Organic products feed the soil as microorganisms break the organics down into a usable form to the plants. When the soil is cold, these microorganisms are inactive. As the temperatures warm up, the microorganisms begin to break down the organic material and make the nutrients available to the plant. As the plant is beginning to grow and put on new leaves as the temperature warms up in the Spring, so, like magic, there is food available to the plant right when it needs it most. The forest with its leaves, twigs, limbs, and microorganism population is fertilized in this manner. With the warm weather we are having now, the organics are really working well.

Cotton Burr Compost, Flower Bed Amendment, Nature’s Blend, composted chicken manure, and composted cow manure are all composted to the point that they do not tie up nitrogen. Some organics can actually steal nutrients away from the plants while they decompose fully. Wood chips, fresh raked leaves, or grass clippings (if you are collecting bags of grass clippings compost first, mulching or regular mowing the grass clippings can stay on the yard) are best put into a compost pile until you are unable to tell what they were originally, and they are fully composted.  

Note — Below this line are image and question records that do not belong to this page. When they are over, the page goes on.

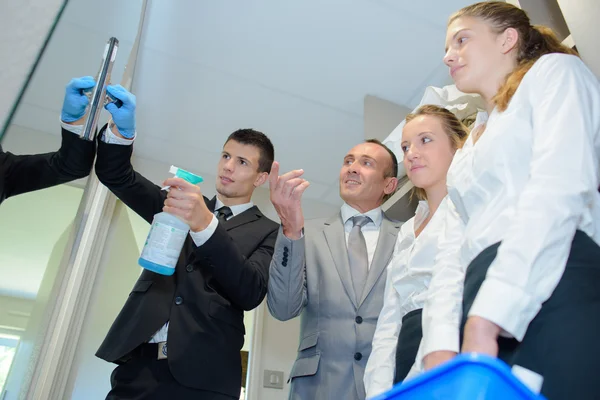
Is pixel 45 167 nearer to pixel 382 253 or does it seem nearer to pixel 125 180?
pixel 125 180

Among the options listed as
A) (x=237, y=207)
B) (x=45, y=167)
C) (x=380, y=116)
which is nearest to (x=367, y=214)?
(x=237, y=207)

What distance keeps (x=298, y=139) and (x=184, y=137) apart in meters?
0.66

SeaHume is a combination of cold water kelp (Ascophyllum nodosum) and humates.
The seaweed is full of sixty major and minor nutrients, amino acids, carbohydrates and natural occurring plant growth promoting substances (bio stimulants) that increase plant vigor, quality and yield. Humates increase the availability of nutrients in the soil, increase root growth, keeps nutrients in area that roots can reach (high CEC), make the soil more friable and many other benefits that will be discussed in a later article.

The organics help the microorganisms that break down the organic matter into a usable form for the plant. The microorganisms also move around in the soil, aerating it which makes roots grow deeper, so the roots can collect water and nutrients deeper in the soil, which means you save money on water and fertilizer!

Monday, June 4, 2012

Some Benefits of Organics

As the summertime heat and humidity begin to move into the Lowcountry, I want to remind you of some of the benefits of using organic fertilizers, composts, mulch, wetting agents with biostimulants, and bridge products. Some of the things I write about are generalizations (ex. 10-10-10 is all synthetic – a fertilizer blender could put organic filler in the formula, but not likely).

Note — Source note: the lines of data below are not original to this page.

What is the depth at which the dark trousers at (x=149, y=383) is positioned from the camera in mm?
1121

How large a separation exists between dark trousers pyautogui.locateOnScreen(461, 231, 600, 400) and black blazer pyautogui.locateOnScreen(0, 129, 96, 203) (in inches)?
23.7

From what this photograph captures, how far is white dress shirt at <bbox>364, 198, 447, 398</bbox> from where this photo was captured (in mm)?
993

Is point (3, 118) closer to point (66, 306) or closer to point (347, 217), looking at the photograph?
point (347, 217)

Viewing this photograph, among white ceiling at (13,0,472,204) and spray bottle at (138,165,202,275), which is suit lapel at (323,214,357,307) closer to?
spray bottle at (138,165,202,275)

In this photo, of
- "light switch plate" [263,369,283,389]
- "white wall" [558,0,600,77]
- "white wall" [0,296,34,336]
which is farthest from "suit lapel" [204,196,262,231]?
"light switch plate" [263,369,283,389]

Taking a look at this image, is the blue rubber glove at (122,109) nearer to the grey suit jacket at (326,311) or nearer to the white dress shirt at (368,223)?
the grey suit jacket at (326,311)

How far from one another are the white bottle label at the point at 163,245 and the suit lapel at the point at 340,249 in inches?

When you purchase a typical 10-10-10 fertilizer, you are getting 30% nutrients and the rest of the bag is filler (70%). Filler usually consists of drying agents to keep the fertilizer from absorbing moisture and becoming clumpy. Filler is also limestone or other non-nutritional ingredients. The nutrients in a 10-10-10 are water soluble so the plant can absorb them. The 10-10-10 is usually all fast release, so once it goes out the plant better be ready to take it in, or the Nitrogen (what part hasn’t already volatized into the atmosphere as N2 gas) and the Potassium will leach through the soil profile or run-off into non-target areas.

Unlike humans, plants uptake only the nutrients that they need. No obese plants out there! A natural or organic fertilizer may have a lower N-P-K ratio; however, all the ingredients are either a food source for soil organisms, plant essential minerals or micro-nutrients. Organic fertilizers are not water soluble, and depend on beneficial soil organisms to convert the nutrients into a form that the plant can uptake. This is the same process that feeds the trees from fallen leaves and limbs in the woods. This process is the true, original slow release fertilizer. Nothing is lost to evaporation or run-off which is good with all the water around here.

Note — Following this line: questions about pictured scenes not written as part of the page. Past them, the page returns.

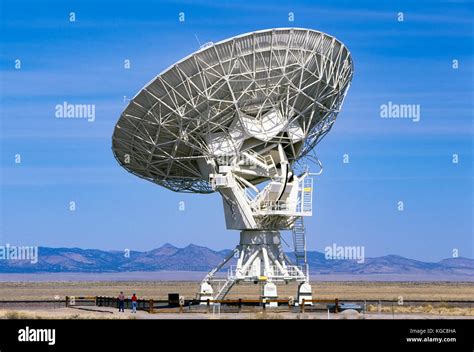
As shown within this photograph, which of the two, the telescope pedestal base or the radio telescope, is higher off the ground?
the radio telescope

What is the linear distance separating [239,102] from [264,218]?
671 cm

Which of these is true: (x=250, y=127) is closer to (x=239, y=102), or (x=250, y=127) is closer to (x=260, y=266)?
(x=239, y=102)

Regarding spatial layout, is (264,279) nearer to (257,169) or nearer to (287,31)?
(257,169)

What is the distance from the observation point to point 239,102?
5122cm

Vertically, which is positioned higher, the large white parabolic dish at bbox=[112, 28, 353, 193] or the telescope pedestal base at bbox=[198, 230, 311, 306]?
the large white parabolic dish at bbox=[112, 28, 353, 193]

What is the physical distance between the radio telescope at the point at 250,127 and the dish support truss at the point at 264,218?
0.06 m

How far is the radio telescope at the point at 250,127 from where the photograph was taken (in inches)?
1944

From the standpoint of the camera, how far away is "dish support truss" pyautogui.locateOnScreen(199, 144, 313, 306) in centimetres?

With an organic fertilizer you generally have slow steady growth as the soil organisms meter out the nutrients. Slow steady growth is easier to maintain and less susceptible to disease and insect attack. The plant will grow deeper roots, making it more drought tolerant; therefore requiring less water (lower water bill).

A 10-10-10 might cause “flush growth” that requires more hedge trimming or mowing. The plant will be more susceptible to disease and insects. Excessive fertilization could also add to thatch in the lawn areas. A plant that is putting out a lot of new growth is often sacrificing root growth for top growth and the landscape needs more water as a result.